I didn't mask anything. The number used depends only on the fact that the representation is binary, which the IEEE formats are. Actually, that method I've shown goes back at least to 1971. Long before IEEE's standard arrived on the scene.

You are repeating yourself, but not demonstrating anything here. Speaking louder or more frequently doesn't help. Facts do.

Did you test the code? It actually does break a double into two less precise portions, quite accurately and well, which can be re-added to provide the original value. Further, once the lower mantissa bits have been set to zero (as happens in that code), multiplications can be exact (in that, if you multiply two numbers with, say, 26 bits of valid mantissa and the remainder all zero bits, then the result will be something with potentially up to 52 bits of valid mantissa, which just happens to fit into a double with two guard bits to spare.)

The result is that the rounding does take place correctly under those circumstances... and exactly, given the two original numbers being multiplied are considered exact to begin with.

If you look at 'r' and 'dr' in the routine before they are added, they make up a pair of doubles with combined mantissas that yield all of the required precision for a full multiply of the two original numbers.

At least, I believe that is true given the article I'd read many years ago.

I am more than a little aware of this, having written a least some modest floating point packages of my own.
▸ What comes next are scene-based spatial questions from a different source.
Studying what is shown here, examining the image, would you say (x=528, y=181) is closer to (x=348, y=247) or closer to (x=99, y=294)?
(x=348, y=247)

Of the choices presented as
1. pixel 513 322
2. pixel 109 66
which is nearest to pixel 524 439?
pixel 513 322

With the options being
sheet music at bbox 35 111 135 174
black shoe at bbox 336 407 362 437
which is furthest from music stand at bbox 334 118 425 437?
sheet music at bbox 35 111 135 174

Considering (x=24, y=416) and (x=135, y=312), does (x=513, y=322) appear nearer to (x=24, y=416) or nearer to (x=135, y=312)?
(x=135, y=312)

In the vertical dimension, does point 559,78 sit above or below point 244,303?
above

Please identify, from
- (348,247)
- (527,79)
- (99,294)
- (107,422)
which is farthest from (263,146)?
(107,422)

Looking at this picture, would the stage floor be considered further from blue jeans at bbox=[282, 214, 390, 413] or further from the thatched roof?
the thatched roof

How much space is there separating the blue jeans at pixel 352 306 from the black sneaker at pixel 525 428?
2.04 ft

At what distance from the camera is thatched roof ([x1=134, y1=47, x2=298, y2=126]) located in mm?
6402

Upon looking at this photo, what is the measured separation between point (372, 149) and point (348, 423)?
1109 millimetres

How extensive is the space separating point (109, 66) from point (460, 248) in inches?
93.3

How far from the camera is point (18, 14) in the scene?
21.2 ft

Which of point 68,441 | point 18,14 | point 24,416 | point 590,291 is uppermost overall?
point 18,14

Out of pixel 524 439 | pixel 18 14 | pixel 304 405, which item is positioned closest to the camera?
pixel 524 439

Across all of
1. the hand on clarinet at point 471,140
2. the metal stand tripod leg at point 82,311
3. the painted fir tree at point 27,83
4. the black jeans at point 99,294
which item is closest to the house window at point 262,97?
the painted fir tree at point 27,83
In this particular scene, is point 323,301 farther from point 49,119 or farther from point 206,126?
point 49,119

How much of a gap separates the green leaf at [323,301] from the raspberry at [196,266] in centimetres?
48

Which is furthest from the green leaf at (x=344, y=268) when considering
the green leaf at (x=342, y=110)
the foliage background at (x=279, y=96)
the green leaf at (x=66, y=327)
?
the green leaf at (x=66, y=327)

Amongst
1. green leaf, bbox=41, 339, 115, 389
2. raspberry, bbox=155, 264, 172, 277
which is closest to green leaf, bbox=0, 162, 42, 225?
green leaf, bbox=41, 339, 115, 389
Both recently and many years ago. However, it was for practical need and not as some theoretical dissertation on the subject, so I'm no expert on the subject. But I am intimately familiar with the mechanisms to make such a system work with practical effect.

But the question was put on the table by the OP...

How so? I didn't include some snippets of additional code that deal with large exponents (those greater than something like 10^292 and less than the limit of around 10^308, but I thought that would only confuse matters more.) But I would like to see a specific case (or a carefully crafted general argument) that illustrates your point better, as I don't follow you just now.

By the way, I've since discovered that it was Dekker, in 1971, who wrote the article I'd read so many years back. I'd forgotten who it was until I did a search. He has dealt with these issues using carefully crafted arguments and I relied upon these for what I'd tested, before. So I really would like to see what you are seeing here.

Different methods would apply, should you have a decimal based system. Of course. But I think the routine mentioned above is rather portable across systems using binary exponents applied to their binary mantissa bits. Which pretty much is everything, these days.

My preference, too. But the question by the OP remains and I've tried to deal with it, squarely.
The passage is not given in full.